FEVE étant une foncière agréée ESUS, ses investisseurs peuvent bénéficier de cette réduction d’impôts de 25%. Pour en savoir plus, nous vous invitons à consulter la page suivante Détentions d’actions et fiscalité.
Les investissements éthiques sont-ils plus risqués ?
Les risques des placements durables dans les structures mentionnées plus haut sont ceux que l’on retrouve classiquement pour les produits d’entreprises non cotées en développement, susceptibles de connaître des revers de fortune dans leur activité. On garde en tête :
- Le risque de perte en capital, partielle ou totale.
- Le risque de non-paiement ou de paiement différé des intérêts.
- Le risque de liquidité : comme les entreprises concernées ne sont pas cotées, leurs titres ne sont échangeables que de gré à gré. Certaines plateformes mettent en place un marché interne de vente ou d’échange de titres.
- Le risque de rang de priorité du remboursement : les obligataires pour les dettes dites « junior » devront attendre le remboursement des créanciers détenant la dette « senior » prioritaire.
Il faut se rappeler que les plateformes de financement, les coopératives et les foncières réclament un engagement dans la durée de la part de l’investisseur, en général compris entre 2 et 7 ans (et parfois en lien avec l’avantage fiscal perçu).
On peut donc difficilement affirmer qu’un investissement éthique est moins risqué qu’un investissement standard. Cependant, il est à noter que les placements éthiques permettent d’avoir une dépendance réduite aux risques environnementaux. Selon vos choix d’investissement, les structures qui mettent l’environnement au cœur de leurs enjeux sont celles qui à priori anticipent le mieux ces risques et qui donc auront une meilleure résilience face aux crises à venir.
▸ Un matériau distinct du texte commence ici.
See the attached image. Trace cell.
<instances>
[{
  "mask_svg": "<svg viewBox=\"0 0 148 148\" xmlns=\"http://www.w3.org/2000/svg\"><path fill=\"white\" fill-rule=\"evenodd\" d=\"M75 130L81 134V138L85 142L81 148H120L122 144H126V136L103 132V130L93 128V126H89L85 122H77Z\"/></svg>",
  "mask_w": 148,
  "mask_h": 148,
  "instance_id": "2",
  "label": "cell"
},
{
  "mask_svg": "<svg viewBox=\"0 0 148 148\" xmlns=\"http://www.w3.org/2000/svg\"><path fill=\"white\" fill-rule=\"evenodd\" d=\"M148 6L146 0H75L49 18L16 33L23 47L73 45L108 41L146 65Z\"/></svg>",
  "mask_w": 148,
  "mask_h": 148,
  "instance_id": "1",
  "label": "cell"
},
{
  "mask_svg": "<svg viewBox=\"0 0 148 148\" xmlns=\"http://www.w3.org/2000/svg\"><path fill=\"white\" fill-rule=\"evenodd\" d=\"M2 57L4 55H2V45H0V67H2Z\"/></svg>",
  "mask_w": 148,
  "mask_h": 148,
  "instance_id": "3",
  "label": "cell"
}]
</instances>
En plus de notre engagement dans la transition écologique, l’investissement au sein de FEVE apporte une sécurité importante car investi dans un actif tangible, le foncier agricole. Vous trouverez plus d’informations sur ce point dans cet article spécifique au placement dans le foncier agricole.
En conclusion
Il ne faut pas être trop naïf : ce n’est pas parce qu’un produit financier est estampillé « vert » ou « éthique » qu’il l’est. Comme le prouve l’étrange conférence de Stuart Kirk, responsable de l’investissement responsable chez HSBC Asset, « Pourquoi les investisseurs ne doivent pas se soucier du risque climatique », à la suite de laquelle il a été suspendu, la spéculation financière reste pour l’essentiel guidée par une gestion des risques et un appétit de gains sur le court terme. Seule une poignée d’acteurs peut réellement être qualifiée d'engagée.
Et c’est notamment le cas de FEVE, en plaçant votre épargne dans notre foncière, vous contribuez à la transition écologique en France tout en facilitant l’installation de la nouvelle générations d’agriculteurs et agricultrices.